Welcome to "old cad" drawings.  There's no 'silver bullet' here sorry.  Old drawings & models are just hard work.  You don't trust the drawings (for good reason) and you don't know what else the creator 'cheated' in the background - so you really don't know if what you have on paper actually got built.

 

In my current role, I have a pile of data going back about 10 years and each time we want to "reuse" a design I print the drawings for reference, then rebuild the model using all the original components where possible (cleaning them up along the way).  It's not quick, and not efficient, but it is the only way to be sure what's going on paper this time will be an accurate record of what gets built.

 

You could make it look fine on paper and leave it to the next generation - but the fact that you're even asking the question suggests the world needs more people like you.

Peter

Frederick_Law
Mentor
Mentor

Depends on what you want and need to do.

How much parts in this assembly are used in other assemblies?

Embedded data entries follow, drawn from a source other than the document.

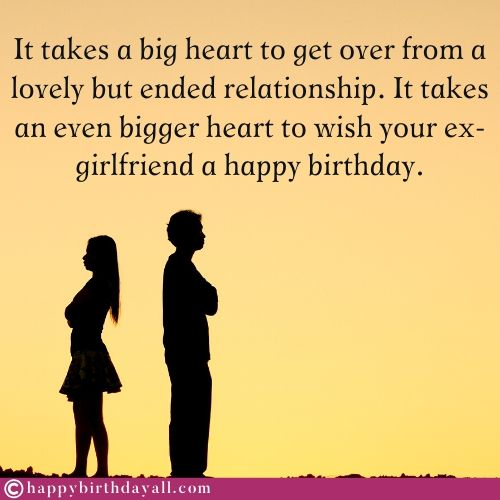 Emotional Birthday Wishes for Ex Girlfriend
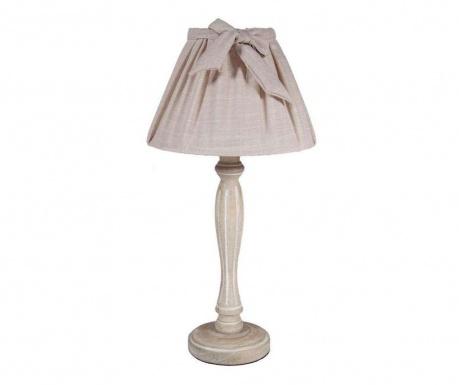 Lampka nocna Kaycee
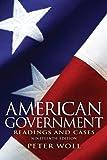 American Government 19th Edition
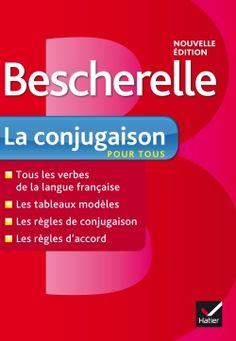 le kiosque french book pdf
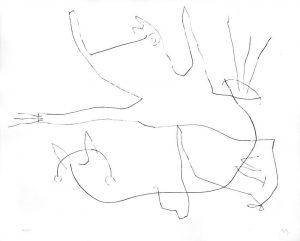 Joan Miró Etching, Flux de l'Aimant VII (Magnetic Flow No. 7), 1964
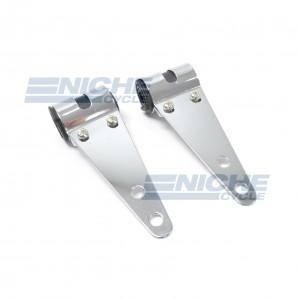Headlight Bracket Set Chrome 30-38mm Forks 66-35840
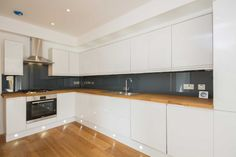 glass kitchen splashbacks | Tumblr d-c-fix® black gloss sticky back plastic could be used to get this look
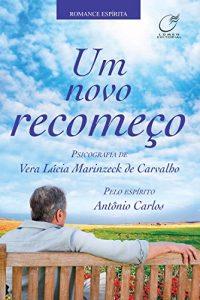 Capa do livro Um novo recomeço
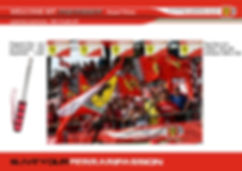 Welcome_Kit_SFC Flag Kit.jpg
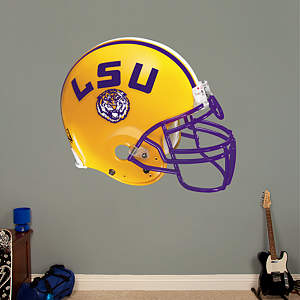 LSU Tigers Helmet Fathead Wall Decal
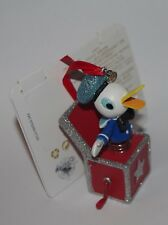 Disney Store Donald Duck Hanging Ornament Christmas decoration Jack in the box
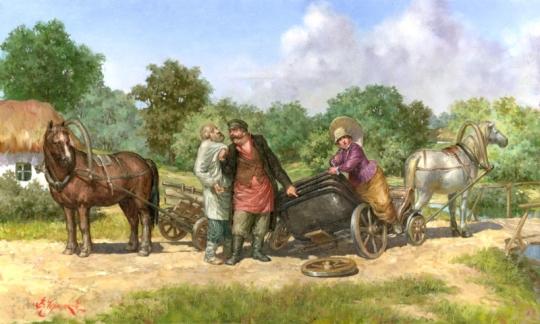 Pictura rusa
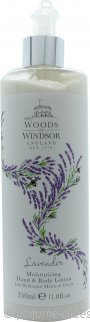 Woods of Windsor Lavender Loción Manos y Corporal 350ml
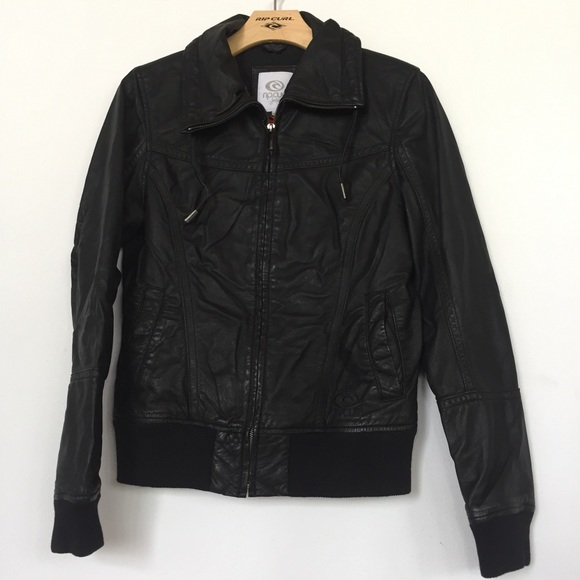 Rip curl leather jacket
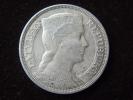 Latvia Letonia Latuijas Republika Moneda Rara 5 Lati Argent Silver Plata 1929, Muy Buena Conservación. Ver Foto Exacta. - Letonia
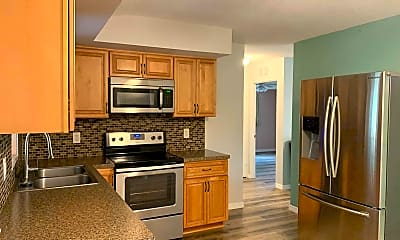 Kitchen, 4118 Citrus Dr, 1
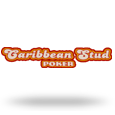 Caribbean Stud Poker by 1x2gaming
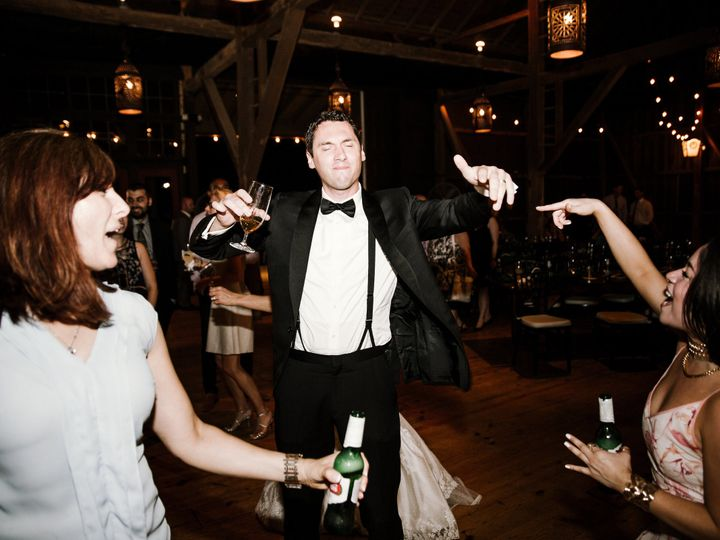 Tmx 1478539219820 Groom Dancing With Drink In Hand Columbia, MD wedding dj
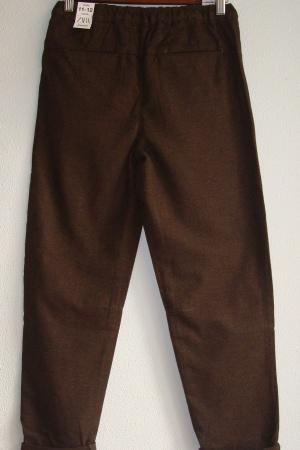 Супер стильные брюки для мальчиков от Зара - Зара ZR0786*-cl-152 #2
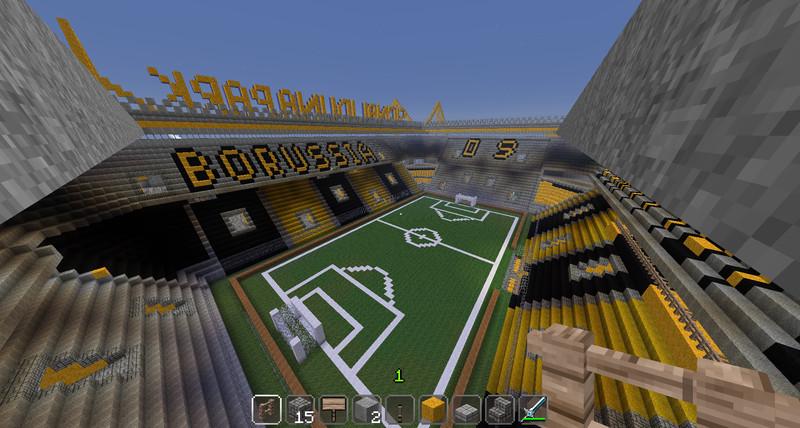 Minecraft Stadion Bauplan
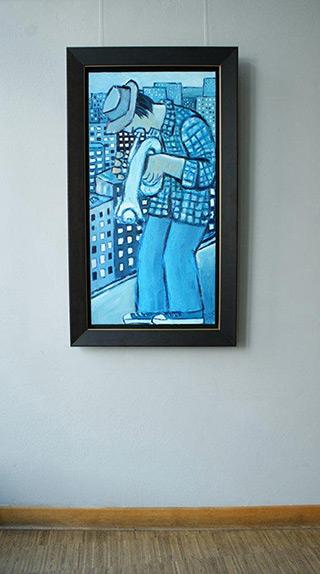 Krzysztof Kokoryn : Blue trumpet : Oil on Canvas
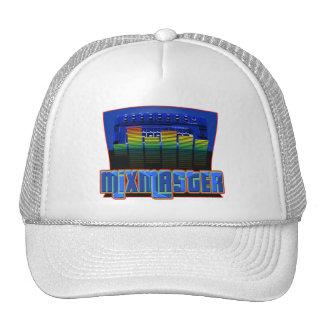 Mix Master Hip Hop street wear - Cap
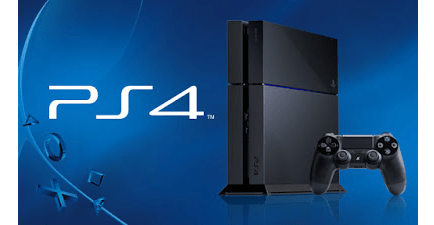 factory reset playstation PS4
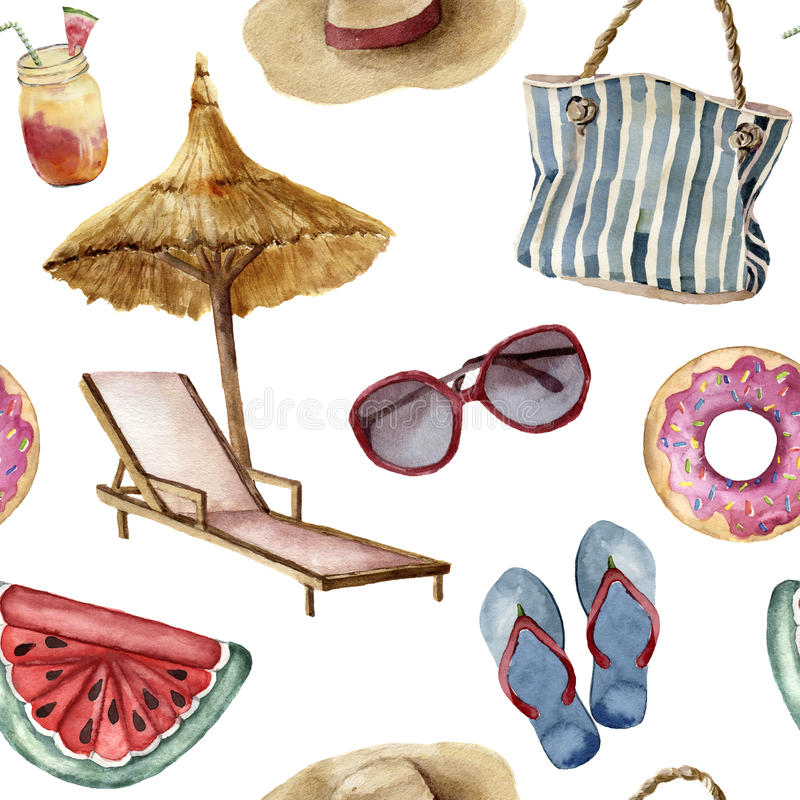 Watercolor summer beach pattern. Hand painted summer vacation objects: sunglasses, beach umbrella, beach chair, straw. Hat, beach bag, pool floats and flip royalty free illustration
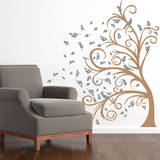 Curly Tree, Leaves & Birds in the Wind Grey Wall Decal Wall Decal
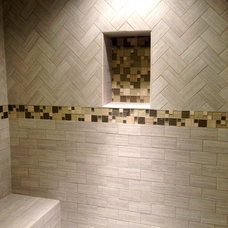 Transitional Bathroom by Barbara Ann Holmes - Lintels & Lallies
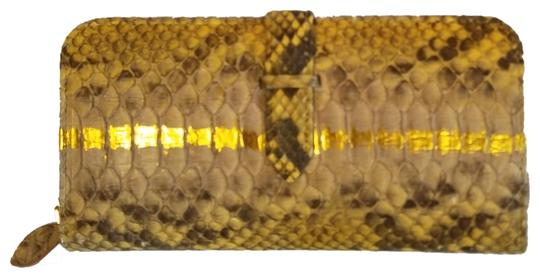 W. H. Petronela Brand new genuine python wallet Image 0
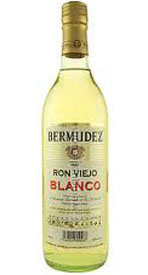 Bermudez Ron Viejo Blanco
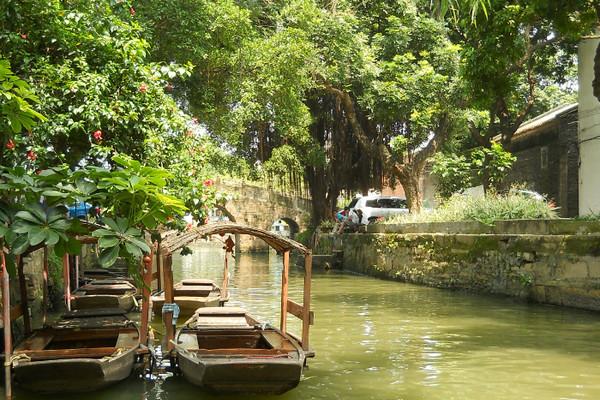 11月去哪玩?到逢简水乡享受小桥流水的清幽!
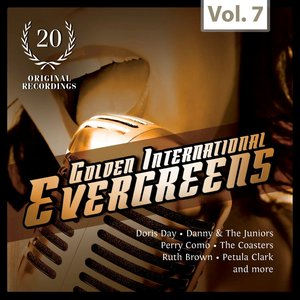 Evergreens Golden International, Vol. 7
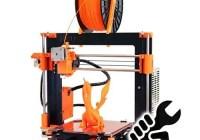 Top 5 Best Open Source 3D Printers for 2017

Are there duplicated parts (same bolt different file name)?

How often you'll need to update this assembly?

Do you have other more important things to do?

 

I'm cleaning up over 30 years for 1.5 years.

Start with templates and styles.

Same CC part copied to different folders with different part number and description.

Same with manufactured parts.

BOM is a sea of blue.

Even dimensions are overridden.

Random adaptive, good luck finding referenced files.

And everything is in Vault.

 

Boss keep asking why I'm so slow and double checking everything.

Because every file is an Pandora box.